GM has faced intense scrutiny this year
It said the government approved $3 million in pay raises, from 4 percent to 20 percent, for nine GM executives, most of whom had previously received raises several years in a row. The government sold its last shares of GM in December.
“Treasury loosened its own pay restrictions for senior executives at General Motors and Ally Financial year after year, even as taxpayer losses in these companies mounted,” Christy Romero, the special inspector general, said in a statement. “Treasury could be sending the message that much-needed reforms coming out of the financial crisis are no longer necessary or required in exchange for TARP dollars.”
A report issued in April by Romero estimated that taxpayers lost $11.2 billion on the GM bailout, up from a previous estimate of $10.5 billion. The automaker needed the $49.5 billion in aid to survive its 2009 bankruptcy restructuring. GM went public again in November 2010.

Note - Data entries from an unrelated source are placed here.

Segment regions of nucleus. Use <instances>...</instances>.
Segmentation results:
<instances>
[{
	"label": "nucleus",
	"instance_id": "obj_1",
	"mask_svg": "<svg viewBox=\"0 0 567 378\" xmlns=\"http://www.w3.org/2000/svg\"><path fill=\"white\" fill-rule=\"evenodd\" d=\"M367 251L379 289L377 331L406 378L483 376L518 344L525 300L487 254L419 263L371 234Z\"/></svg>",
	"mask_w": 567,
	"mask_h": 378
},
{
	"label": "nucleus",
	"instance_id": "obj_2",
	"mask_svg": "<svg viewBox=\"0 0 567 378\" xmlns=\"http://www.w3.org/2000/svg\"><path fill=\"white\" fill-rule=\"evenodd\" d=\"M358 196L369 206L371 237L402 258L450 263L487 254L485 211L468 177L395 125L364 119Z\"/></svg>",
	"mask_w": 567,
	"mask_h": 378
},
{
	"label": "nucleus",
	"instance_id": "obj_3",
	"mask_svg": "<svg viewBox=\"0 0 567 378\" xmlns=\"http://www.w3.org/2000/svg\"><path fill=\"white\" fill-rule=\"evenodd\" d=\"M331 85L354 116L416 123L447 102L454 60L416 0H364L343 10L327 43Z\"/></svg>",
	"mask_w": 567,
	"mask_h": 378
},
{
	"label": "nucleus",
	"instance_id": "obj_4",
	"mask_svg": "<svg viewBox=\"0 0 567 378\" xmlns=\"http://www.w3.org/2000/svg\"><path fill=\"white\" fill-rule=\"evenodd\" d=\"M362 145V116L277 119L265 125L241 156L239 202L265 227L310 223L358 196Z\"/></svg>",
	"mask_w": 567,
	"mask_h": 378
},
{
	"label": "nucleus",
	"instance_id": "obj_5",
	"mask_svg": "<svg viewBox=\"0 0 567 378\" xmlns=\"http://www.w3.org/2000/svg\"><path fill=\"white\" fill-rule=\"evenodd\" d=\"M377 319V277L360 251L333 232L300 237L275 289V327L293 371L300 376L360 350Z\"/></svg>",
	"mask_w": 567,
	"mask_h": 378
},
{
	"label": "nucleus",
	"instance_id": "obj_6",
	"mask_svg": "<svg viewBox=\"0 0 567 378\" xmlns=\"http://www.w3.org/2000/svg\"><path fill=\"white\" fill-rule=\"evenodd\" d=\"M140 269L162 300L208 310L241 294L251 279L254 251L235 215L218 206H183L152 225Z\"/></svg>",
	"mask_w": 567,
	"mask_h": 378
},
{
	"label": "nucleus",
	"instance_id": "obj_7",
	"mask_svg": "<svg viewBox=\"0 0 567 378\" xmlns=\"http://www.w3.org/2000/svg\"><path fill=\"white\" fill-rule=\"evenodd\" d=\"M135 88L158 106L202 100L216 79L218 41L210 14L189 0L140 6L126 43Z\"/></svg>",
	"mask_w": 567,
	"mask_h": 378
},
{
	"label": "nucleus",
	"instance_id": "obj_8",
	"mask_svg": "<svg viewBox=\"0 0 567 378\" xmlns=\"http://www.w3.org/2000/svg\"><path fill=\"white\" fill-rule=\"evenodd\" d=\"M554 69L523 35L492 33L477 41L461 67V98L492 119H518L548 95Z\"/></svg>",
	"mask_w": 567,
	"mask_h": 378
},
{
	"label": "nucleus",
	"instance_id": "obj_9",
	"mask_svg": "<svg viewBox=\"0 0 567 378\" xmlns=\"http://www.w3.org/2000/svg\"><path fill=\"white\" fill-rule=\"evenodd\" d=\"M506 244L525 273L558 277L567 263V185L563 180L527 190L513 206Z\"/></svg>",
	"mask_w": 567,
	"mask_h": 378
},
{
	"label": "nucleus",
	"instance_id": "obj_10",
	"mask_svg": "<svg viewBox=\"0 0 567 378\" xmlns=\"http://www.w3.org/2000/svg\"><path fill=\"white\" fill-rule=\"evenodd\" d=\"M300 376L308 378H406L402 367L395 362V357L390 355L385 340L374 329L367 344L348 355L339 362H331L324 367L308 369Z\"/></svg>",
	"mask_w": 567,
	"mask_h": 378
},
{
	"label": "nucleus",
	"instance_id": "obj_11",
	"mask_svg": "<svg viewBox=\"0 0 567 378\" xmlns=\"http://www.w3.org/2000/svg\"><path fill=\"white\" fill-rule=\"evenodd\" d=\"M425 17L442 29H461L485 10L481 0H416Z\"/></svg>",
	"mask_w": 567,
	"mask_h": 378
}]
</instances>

GM has faced intense scrutiny this year over its failure to correct an ignition-switch defect in small cars for more than a decade, even as it learned of fatal crashes. The company recalled 2.6 million cars this year to replace the switches. It has been under investigation by Congress and the Justice Department.
Detroit-based Ally, formerly called GMAC Inc., was the auto loan and mortgage arm of GM until it was taken over by the government in the 2008 bailout. Ally has repaid $18 billion, or about $875 million more than the $17.2 billion in aid it received. The company went public again in April. Treasury sold a chunk of its stock and raised $2.38 billion in the offering.